--- begin RAW DATA ---
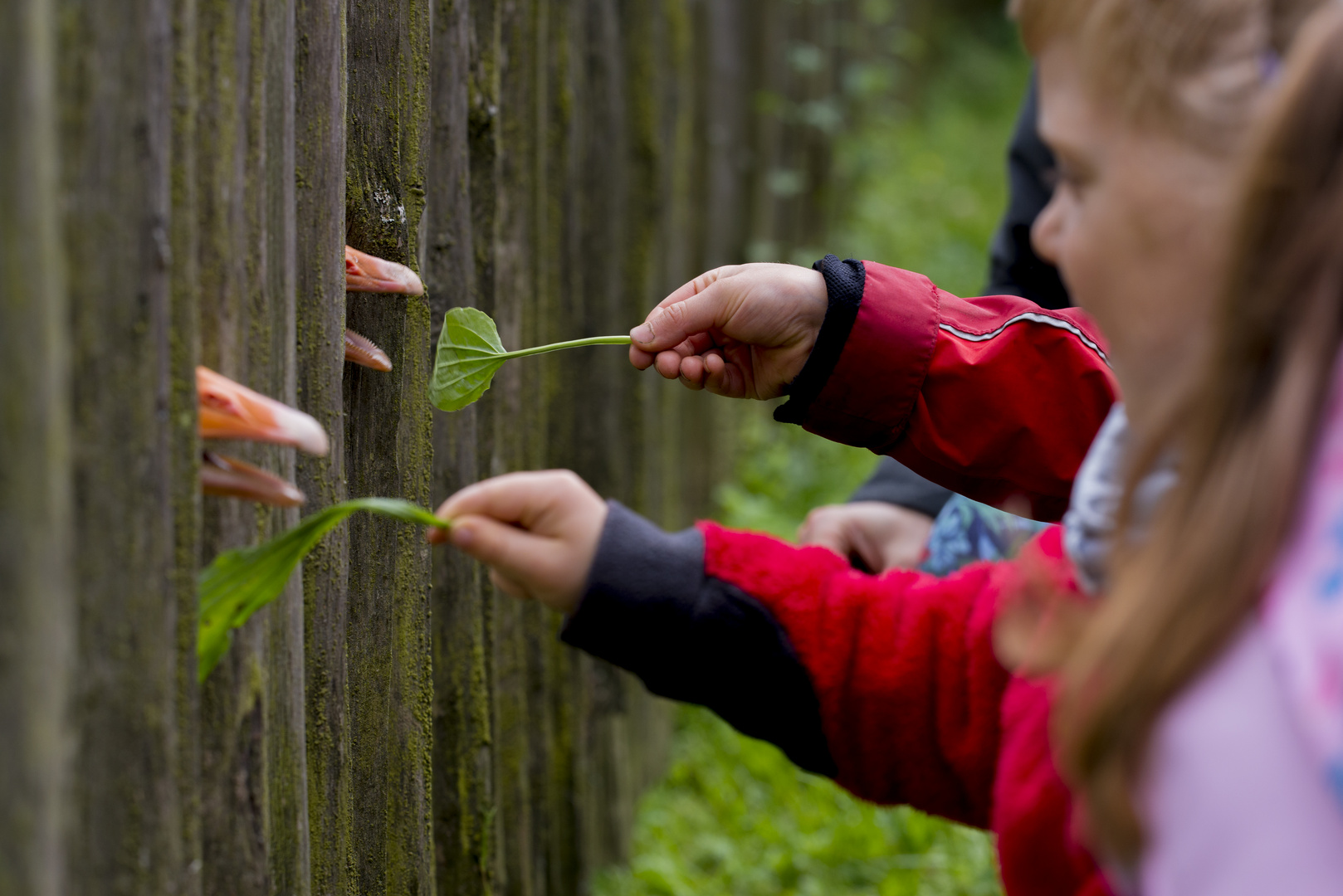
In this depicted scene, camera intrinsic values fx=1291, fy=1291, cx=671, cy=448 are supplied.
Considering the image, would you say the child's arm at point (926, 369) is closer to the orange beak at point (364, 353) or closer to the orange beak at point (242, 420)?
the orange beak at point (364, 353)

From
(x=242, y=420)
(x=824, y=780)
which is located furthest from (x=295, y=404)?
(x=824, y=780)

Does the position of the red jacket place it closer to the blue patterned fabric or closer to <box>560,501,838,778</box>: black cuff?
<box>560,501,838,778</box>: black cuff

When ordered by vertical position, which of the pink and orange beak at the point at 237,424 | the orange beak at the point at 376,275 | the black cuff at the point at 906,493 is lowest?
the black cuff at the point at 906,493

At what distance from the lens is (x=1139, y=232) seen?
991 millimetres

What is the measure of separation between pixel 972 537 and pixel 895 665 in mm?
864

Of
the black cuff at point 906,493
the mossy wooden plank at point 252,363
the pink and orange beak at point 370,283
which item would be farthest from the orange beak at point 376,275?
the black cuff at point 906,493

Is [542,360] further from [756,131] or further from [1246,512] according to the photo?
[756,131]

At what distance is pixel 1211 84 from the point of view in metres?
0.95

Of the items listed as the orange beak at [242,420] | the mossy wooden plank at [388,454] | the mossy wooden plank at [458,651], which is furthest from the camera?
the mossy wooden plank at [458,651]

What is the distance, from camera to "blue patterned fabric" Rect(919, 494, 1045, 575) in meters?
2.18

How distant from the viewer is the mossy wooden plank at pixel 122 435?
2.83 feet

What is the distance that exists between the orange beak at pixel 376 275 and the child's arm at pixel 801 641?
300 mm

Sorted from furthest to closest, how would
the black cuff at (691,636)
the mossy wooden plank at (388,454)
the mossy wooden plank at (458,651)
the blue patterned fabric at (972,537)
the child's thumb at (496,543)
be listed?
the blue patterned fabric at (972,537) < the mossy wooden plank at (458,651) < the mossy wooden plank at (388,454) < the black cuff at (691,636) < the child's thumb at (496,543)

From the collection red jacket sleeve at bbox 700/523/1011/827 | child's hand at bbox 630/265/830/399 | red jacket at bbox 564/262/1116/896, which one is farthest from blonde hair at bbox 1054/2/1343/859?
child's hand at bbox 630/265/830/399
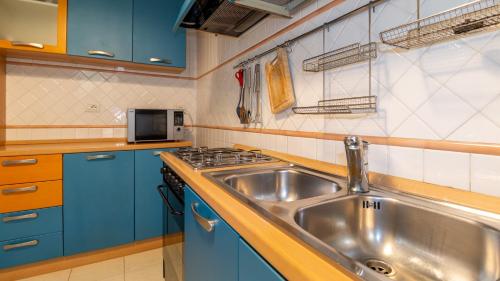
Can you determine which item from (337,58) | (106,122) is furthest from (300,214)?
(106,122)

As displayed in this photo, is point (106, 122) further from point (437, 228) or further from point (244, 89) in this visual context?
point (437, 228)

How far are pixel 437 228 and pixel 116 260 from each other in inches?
--- end RAW DATA ---
Repeat the lines above word for word, leaving out the pictures.

TASK OUTPUT =
In this depicted scene, camera intrinsic values fx=1291, fy=1291, cx=671, cy=448 are supplied.
Considering the image, would you say the child's arm at point (926, 369) is closer to the orange beak at point (364, 353) or closer to the orange beak at point (242, 420)?
the orange beak at point (364, 353)

From
(x=242, y=420)
(x=824, y=780)
which is located furthest from (x=295, y=404)?
(x=824, y=780)

Does the position of the red jacket place it closer to the blue patterned fabric or closer to <box>560,501,838,778</box>: black cuff?
<box>560,501,838,778</box>: black cuff

When ordered by vertical position, which of the pink and orange beak at the point at 237,424 | the orange beak at the point at 376,275 | the black cuff at the point at 906,493 is lowest?
the black cuff at the point at 906,493

At what distance from the lens is (x=1139, y=232) seen?
991 millimetres

What is the measure of separation between pixel 972 537 and pixel 895 665 in mm?
864

Of
the black cuff at point 906,493
the mossy wooden plank at point 252,363
the pink and orange beak at point 370,283
which item would be farthest from the orange beak at point 376,275?
the black cuff at point 906,493

Is [542,360] further from [756,131] or further from [1246,512] according to the photo?
[756,131]

At what distance is pixel 1211 84 from the point of view in metres?
0.95

Of the items listed as the orange beak at [242,420] | the mossy wooden plank at [388,454] | the mossy wooden plank at [458,651], which is furthest from the camera?
the mossy wooden plank at [458,651]

What is the distance, from camera to "blue patterned fabric" Rect(919, 494, 1045, 575) in meters?
2.18

How distant from the viewer is the mossy wooden plank at pixel 122 435?
2.83 feet

What is the distance that exists between the orange beak at pixel 376 275 and the child's arm at pixel 801 641?
300 mm

Sorted from furthest to closest, how would
the black cuff at (691,636)
the mossy wooden plank at (388,454)
the mossy wooden plank at (458,651)
the blue patterned fabric at (972,537)
the child's thumb at (496,543)
be listed?
the blue patterned fabric at (972,537) < the mossy wooden plank at (458,651) < the mossy wooden plank at (388,454) < the black cuff at (691,636) < the child's thumb at (496,543)

From the collection red jacket sleeve at bbox 700/523/1011/827 | child's hand at bbox 630/265/830/399 | red jacket at bbox 564/262/1116/896, which one is farthest from blonde hair at bbox 1054/2/1343/859?
child's hand at bbox 630/265/830/399
Can you determine which item from (337,58) | (106,122) is furthest from (300,214)?
(106,122)

As displayed in this photo, is point (106, 122) further from point (437, 228) or further from point (244, 89) in this visual context?
point (437, 228)

How far are pixel 437 228 and pixel 116 260 from each other in inches?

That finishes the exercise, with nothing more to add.